= Exercise objective =
Count the lines in the entries below that contain the word "closest". Give only the number.

= Provided records =
— BEGIN —
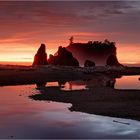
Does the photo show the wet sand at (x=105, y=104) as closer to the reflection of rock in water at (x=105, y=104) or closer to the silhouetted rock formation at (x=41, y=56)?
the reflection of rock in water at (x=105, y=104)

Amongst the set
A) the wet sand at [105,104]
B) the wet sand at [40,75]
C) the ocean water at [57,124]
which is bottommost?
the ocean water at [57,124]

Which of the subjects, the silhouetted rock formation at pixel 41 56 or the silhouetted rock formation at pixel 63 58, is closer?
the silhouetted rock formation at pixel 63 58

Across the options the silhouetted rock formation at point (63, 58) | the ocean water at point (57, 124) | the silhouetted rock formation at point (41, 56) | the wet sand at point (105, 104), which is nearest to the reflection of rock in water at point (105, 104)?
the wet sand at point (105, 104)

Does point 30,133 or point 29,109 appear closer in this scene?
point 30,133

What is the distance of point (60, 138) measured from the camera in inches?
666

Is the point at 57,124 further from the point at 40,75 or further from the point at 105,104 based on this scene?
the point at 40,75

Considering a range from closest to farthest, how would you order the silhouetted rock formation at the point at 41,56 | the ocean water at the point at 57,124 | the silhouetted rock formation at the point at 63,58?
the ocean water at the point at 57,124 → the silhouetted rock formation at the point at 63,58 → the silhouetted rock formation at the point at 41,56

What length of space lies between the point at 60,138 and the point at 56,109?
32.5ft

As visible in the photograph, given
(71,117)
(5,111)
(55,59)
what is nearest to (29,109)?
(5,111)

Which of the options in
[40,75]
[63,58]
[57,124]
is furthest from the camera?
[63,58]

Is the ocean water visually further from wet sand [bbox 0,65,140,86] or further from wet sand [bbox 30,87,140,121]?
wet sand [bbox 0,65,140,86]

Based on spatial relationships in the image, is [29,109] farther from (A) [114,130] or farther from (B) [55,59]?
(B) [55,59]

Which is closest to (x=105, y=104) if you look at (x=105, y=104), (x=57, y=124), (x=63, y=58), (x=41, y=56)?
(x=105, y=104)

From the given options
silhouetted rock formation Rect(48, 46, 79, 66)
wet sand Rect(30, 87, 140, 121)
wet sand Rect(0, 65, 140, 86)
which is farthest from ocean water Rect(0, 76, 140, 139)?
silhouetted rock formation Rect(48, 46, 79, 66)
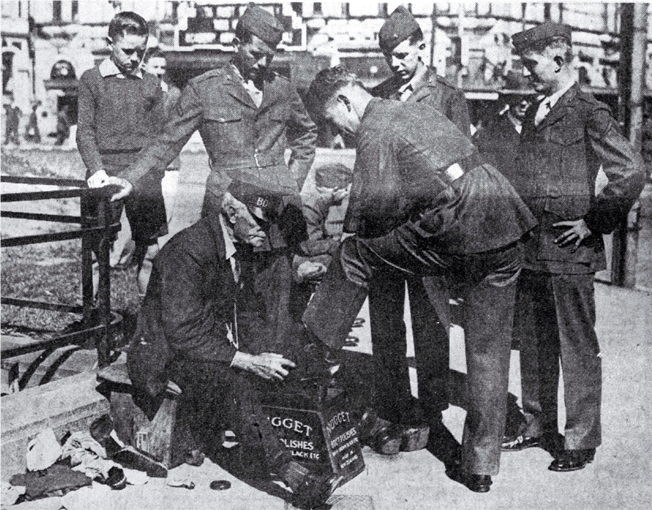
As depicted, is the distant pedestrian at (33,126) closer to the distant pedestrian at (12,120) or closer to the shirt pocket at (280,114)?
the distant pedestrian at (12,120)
— END —
— BEGIN —
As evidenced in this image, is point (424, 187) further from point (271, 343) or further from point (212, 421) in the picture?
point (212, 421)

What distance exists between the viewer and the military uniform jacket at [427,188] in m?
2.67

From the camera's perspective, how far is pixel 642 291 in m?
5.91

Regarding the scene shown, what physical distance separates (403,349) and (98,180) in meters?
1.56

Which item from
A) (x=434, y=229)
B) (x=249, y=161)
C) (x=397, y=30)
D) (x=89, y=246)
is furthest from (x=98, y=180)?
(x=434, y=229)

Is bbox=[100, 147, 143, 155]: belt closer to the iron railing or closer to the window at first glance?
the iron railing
— END —
= Reply to the task =
2